Last week Colorado was hit with a sudden and surprisingly ferocious series of wildfires.  CNN reported:

Over several hellish days, the Black Forest Fire singed more than 15,000 acres north of Colorado Springs. What's left behind, in some areas, "looks like a nuclear bomb went off," according to El Paso County Sheriff Terry Maketa.

In the first few days after the first broke out, for still unexplained reasons, crews had zero containment on the Black Forest Fire as it ravaged woods and neighborhoods. County spokesman Dave Rose told CNN it appeared to be the most destructive in the history of Colorado -- a state that's all too familiar with devastating wildfires.

By Saturday and Sunday, the Black Forest Fire was mostly contained, but several other large wildfires broke out elsewhere in Colorado.

The Colorado fire and its exceptional nature are no longer exceptional in huge swaths of the United States.  The droughts and dryness and resulting fires are burning up state funds but also the common fund called federal, which thanks to the wolves in Congress, has less money and fewer resources.  This CBS News report:

Fire season has exploded across the country. So far this year, more than 19,000 wildfires have scorched the equivalent of 700 square miles, forcing thousands out of their homes.

"We've had numerous fires already," said firefighter Miguel Martinez. "I foresee a very busy season for us."

Martinez fights fires in California, where the number of wildfires is up 45 percent this year. The reason: unusually dry weather. Nearly half the country is already experiencing moderate to exceptional drought conditions.


"We've seen a significant change for the worse, in terms of how hot fires burn and how quickly they explode," said Tom Harbour, fire chief for the U.S. Forest Service. But federal firefighters are facing another challenge: a loss $50 million mandated by the budget sequester.

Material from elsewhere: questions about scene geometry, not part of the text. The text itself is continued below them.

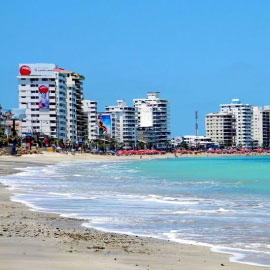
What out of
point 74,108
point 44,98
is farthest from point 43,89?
point 74,108

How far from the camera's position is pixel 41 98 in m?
171

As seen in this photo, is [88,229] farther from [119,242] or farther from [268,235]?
[268,235]

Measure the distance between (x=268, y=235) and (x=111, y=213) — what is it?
6081mm

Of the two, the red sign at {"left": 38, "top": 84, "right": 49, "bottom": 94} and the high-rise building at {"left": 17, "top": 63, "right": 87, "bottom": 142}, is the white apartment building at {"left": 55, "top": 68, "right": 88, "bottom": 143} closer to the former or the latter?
the high-rise building at {"left": 17, "top": 63, "right": 87, "bottom": 142}

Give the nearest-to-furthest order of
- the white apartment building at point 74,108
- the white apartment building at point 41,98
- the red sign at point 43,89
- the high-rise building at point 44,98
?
the red sign at point 43,89
the white apartment building at point 41,98
the high-rise building at point 44,98
the white apartment building at point 74,108

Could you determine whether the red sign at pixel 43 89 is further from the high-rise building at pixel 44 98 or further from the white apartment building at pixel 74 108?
the white apartment building at pixel 74 108

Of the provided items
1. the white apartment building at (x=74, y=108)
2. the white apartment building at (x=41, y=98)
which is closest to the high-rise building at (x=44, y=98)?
the white apartment building at (x=41, y=98)

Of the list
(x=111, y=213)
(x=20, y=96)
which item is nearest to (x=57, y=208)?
(x=111, y=213)

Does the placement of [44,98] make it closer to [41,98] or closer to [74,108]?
[41,98]

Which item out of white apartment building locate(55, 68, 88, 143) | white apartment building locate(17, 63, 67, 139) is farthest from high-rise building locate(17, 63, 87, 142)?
white apartment building locate(55, 68, 88, 143)

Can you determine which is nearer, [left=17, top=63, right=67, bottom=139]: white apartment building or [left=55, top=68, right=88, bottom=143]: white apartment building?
[left=17, top=63, right=67, bottom=139]: white apartment building

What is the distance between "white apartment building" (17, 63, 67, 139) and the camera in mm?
171125

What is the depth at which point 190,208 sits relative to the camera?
2239 centimetres

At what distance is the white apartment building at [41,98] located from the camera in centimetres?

That forced the Forest Service to cut 500 firefighters and 50 engines just when they're needed most."

Climate crisis effects like fires that require federal responses mean that climate changes in one locality or state  eventually affect everyone in the country, if only through federal taxes.  Then of course there is the economic activity that is lessened, the crops burned up by droughts, etc.  Global heating is not just an atmospheric phenomenon with different local effects.  It is a fact: those local disruptions and catastrophes ripple very far, and the ripples don't necessarily fade with distance.

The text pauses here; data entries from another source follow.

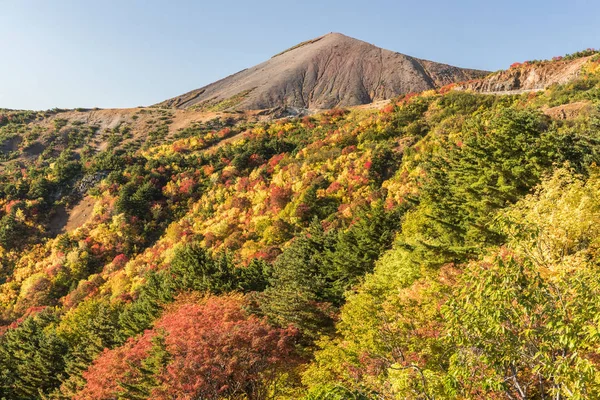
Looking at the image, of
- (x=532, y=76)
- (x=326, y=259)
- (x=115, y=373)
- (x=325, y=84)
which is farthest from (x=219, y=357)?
(x=325, y=84)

For another example, a new study found that the impact of climate crisis on the UK is not limited to rising sea levels and hotter summers: an even greater impact may be the availability of food imports.

"What's interesting is that threats from climate change overseas appear an order of magnitude higher than domestic threats," PWC's Richard Gledhill told BBC News.

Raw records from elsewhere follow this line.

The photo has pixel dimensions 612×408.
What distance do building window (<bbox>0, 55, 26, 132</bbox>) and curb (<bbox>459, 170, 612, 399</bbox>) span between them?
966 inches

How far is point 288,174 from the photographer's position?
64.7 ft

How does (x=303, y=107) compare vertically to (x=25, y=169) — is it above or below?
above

"This doesn't just refer to the most vulnerable countries like the small island states... climate events in developed countries could damage the UK economy by impacting on food and other resources. We could also suffer damage to assets from events like the floods in central Europe or Superstorm Sandy; this all feeds back into the UK economy."

Many crucial ways of addressing the climate crisis are local, regional, national.  But at least at this level of human civilization, the truth is we're all in this together, and solutions on dealing both with causes and effects of  the climate crisis are necessarily global.